[PASSAGE TO READ start]

What family customs do you remember growing up, that are important for you to continue observing even now?Which women in your life have inspired your identity as a woman today?What are some the traditional ways a woman in your culture prepares for her wedding?
The conversations that arose brought forth some fascinating interchanges, and in the group discussion afterwards we came to the conclusion that as women, we had a unique ability to identify with one another and find similarities while simultaneously making note of the differences. We reviewed the idea that each of us comes with our own home-grown assumptions that we take for granted as the way to do things, and only when we meet someone with a different approach, can we begin to examine our own from a more removed perspective.
Toward the end of our recap, one of the group leaders posed a question: Did you hear about anyone's family traditions that you wish you could adopt (or adapt) for your own?

[PASSAGE TO READ end]
[DATA SUPPLIED start]

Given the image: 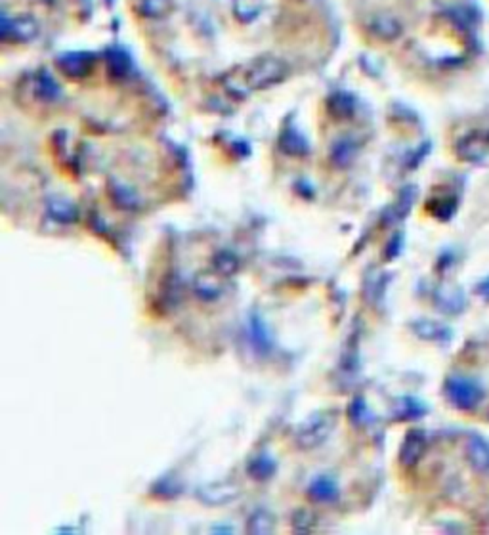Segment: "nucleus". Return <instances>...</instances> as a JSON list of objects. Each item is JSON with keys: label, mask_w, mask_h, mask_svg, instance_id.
I'll use <instances>...</instances> for the list:
<instances>
[{"label": "nucleus", "mask_w": 489, "mask_h": 535, "mask_svg": "<svg viewBox=\"0 0 489 535\" xmlns=\"http://www.w3.org/2000/svg\"><path fill=\"white\" fill-rule=\"evenodd\" d=\"M444 392L453 407L460 411H474L482 403L486 392L476 379L453 375L444 384Z\"/></svg>", "instance_id": "obj_1"}, {"label": "nucleus", "mask_w": 489, "mask_h": 535, "mask_svg": "<svg viewBox=\"0 0 489 535\" xmlns=\"http://www.w3.org/2000/svg\"><path fill=\"white\" fill-rule=\"evenodd\" d=\"M289 67L283 59L273 58V56H264L255 59L247 67V79L250 89H266L276 82H281L287 77Z\"/></svg>", "instance_id": "obj_2"}, {"label": "nucleus", "mask_w": 489, "mask_h": 535, "mask_svg": "<svg viewBox=\"0 0 489 535\" xmlns=\"http://www.w3.org/2000/svg\"><path fill=\"white\" fill-rule=\"evenodd\" d=\"M455 155L460 161L480 165L489 157V128H472L457 140Z\"/></svg>", "instance_id": "obj_3"}, {"label": "nucleus", "mask_w": 489, "mask_h": 535, "mask_svg": "<svg viewBox=\"0 0 489 535\" xmlns=\"http://www.w3.org/2000/svg\"><path fill=\"white\" fill-rule=\"evenodd\" d=\"M465 455H467L468 465L472 467L474 472L480 474H489V440L480 434H470L467 438L465 446Z\"/></svg>", "instance_id": "obj_4"}, {"label": "nucleus", "mask_w": 489, "mask_h": 535, "mask_svg": "<svg viewBox=\"0 0 489 535\" xmlns=\"http://www.w3.org/2000/svg\"><path fill=\"white\" fill-rule=\"evenodd\" d=\"M38 35V23L33 20V17H17V20H12L8 22L6 15H2V37L6 38H15L20 43H27V40H33V38Z\"/></svg>", "instance_id": "obj_5"}, {"label": "nucleus", "mask_w": 489, "mask_h": 535, "mask_svg": "<svg viewBox=\"0 0 489 535\" xmlns=\"http://www.w3.org/2000/svg\"><path fill=\"white\" fill-rule=\"evenodd\" d=\"M369 31L382 40H396L403 33V27L400 20H396L394 15L379 14L369 20Z\"/></svg>", "instance_id": "obj_6"}, {"label": "nucleus", "mask_w": 489, "mask_h": 535, "mask_svg": "<svg viewBox=\"0 0 489 535\" xmlns=\"http://www.w3.org/2000/svg\"><path fill=\"white\" fill-rule=\"evenodd\" d=\"M460 197L457 193H444V195H438V197H434L428 203V209H430V213L439 218V220H451L455 213H457V209H459Z\"/></svg>", "instance_id": "obj_7"}, {"label": "nucleus", "mask_w": 489, "mask_h": 535, "mask_svg": "<svg viewBox=\"0 0 489 535\" xmlns=\"http://www.w3.org/2000/svg\"><path fill=\"white\" fill-rule=\"evenodd\" d=\"M438 306L447 314H460L467 308V296L462 293V289H444L438 293Z\"/></svg>", "instance_id": "obj_8"}, {"label": "nucleus", "mask_w": 489, "mask_h": 535, "mask_svg": "<svg viewBox=\"0 0 489 535\" xmlns=\"http://www.w3.org/2000/svg\"><path fill=\"white\" fill-rule=\"evenodd\" d=\"M90 63H92V59L86 54H67L58 59V66L69 77H84L90 69Z\"/></svg>", "instance_id": "obj_9"}, {"label": "nucleus", "mask_w": 489, "mask_h": 535, "mask_svg": "<svg viewBox=\"0 0 489 535\" xmlns=\"http://www.w3.org/2000/svg\"><path fill=\"white\" fill-rule=\"evenodd\" d=\"M416 333L426 340H438V342H449L453 338V331L438 322L416 323Z\"/></svg>", "instance_id": "obj_10"}, {"label": "nucleus", "mask_w": 489, "mask_h": 535, "mask_svg": "<svg viewBox=\"0 0 489 535\" xmlns=\"http://www.w3.org/2000/svg\"><path fill=\"white\" fill-rule=\"evenodd\" d=\"M423 451H424V434L421 432V430H413V432L407 436L405 446H403V451H402L403 462L413 465V462L419 461V457L423 455Z\"/></svg>", "instance_id": "obj_11"}, {"label": "nucleus", "mask_w": 489, "mask_h": 535, "mask_svg": "<svg viewBox=\"0 0 489 535\" xmlns=\"http://www.w3.org/2000/svg\"><path fill=\"white\" fill-rule=\"evenodd\" d=\"M260 0H234V14L239 22H253L260 15Z\"/></svg>", "instance_id": "obj_12"}, {"label": "nucleus", "mask_w": 489, "mask_h": 535, "mask_svg": "<svg viewBox=\"0 0 489 535\" xmlns=\"http://www.w3.org/2000/svg\"><path fill=\"white\" fill-rule=\"evenodd\" d=\"M105 59H107V67H110L111 75H115V77H123L130 69V59L121 50H110Z\"/></svg>", "instance_id": "obj_13"}, {"label": "nucleus", "mask_w": 489, "mask_h": 535, "mask_svg": "<svg viewBox=\"0 0 489 535\" xmlns=\"http://www.w3.org/2000/svg\"><path fill=\"white\" fill-rule=\"evenodd\" d=\"M226 89L235 96L247 94V90L250 89V84H248V79H247V69H237V71H234L232 75H227Z\"/></svg>", "instance_id": "obj_14"}, {"label": "nucleus", "mask_w": 489, "mask_h": 535, "mask_svg": "<svg viewBox=\"0 0 489 535\" xmlns=\"http://www.w3.org/2000/svg\"><path fill=\"white\" fill-rule=\"evenodd\" d=\"M168 10H170V0H142L140 4V12L151 20L167 15Z\"/></svg>", "instance_id": "obj_15"}, {"label": "nucleus", "mask_w": 489, "mask_h": 535, "mask_svg": "<svg viewBox=\"0 0 489 535\" xmlns=\"http://www.w3.org/2000/svg\"><path fill=\"white\" fill-rule=\"evenodd\" d=\"M37 89L38 94L46 98V100H54L59 96V89L56 82L52 81L50 77H38L37 79Z\"/></svg>", "instance_id": "obj_16"}, {"label": "nucleus", "mask_w": 489, "mask_h": 535, "mask_svg": "<svg viewBox=\"0 0 489 535\" xmlns=\"http://www.w3.org/2000/svg\"><path fill=\"white\" fill-rule=\"evenodd\" d=\"M333 107L338 113H350L352 107H354V100H352L350 96L346 94H338L333 98Z\"/></svg>", "instance_id": "obj_17"}, {"label": "nucleus", "mask_w": 489, "mask_h": 535, "mask_svg": "<svg viewBox=\"0 0 489 535\" xmlns=\"http://www.w3.org/2000/svg\"><path fill=\"white\" fill-rule=\"evenodd\" d=\"M52 213L56 214L58 218H71L75 214L73 206L66 205V203H54L52 205Z\"/></svg>", "instance_id": "obj_18"}, {"label": "nucleus", "mask_w": 489, "mask_h": 535, "mask_svg": "<svg viewBox=\"0 0 489 535\" xmlns=\"http://www.w3.org/2000/svg\"><path fill=\"white\" fill-rule=\"evenodd\" d=\"M474 293L478 294V296H482L486 302H489V276L488 278H483L482 281H478V283H476Z\"/></svg>", "instance_id": "obj_19"}]
</instances>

[DATA SUPPLIED end]

EXERCISE SET ▸
**A.** Set down, word for word, the part of the passage on the women's group discussion that opens with the words containing "What family customs" and closes with "for her wedding?".
**B.** In the passage on the women's group discussion, what conclusion did the group reach in the discussion afterwards?

RESULTS IN ORDER ▸
**A.**
What family customs do you remember growing up, that are important for you to continue observing even now?Which women in your life have inspired your identity as a woman today?What are some the traditional ways a woman in your culture prepares for her wedding?

**B.** As women, they had a unique ability to identify with one another and find similarities while simultaneously making note of the differences.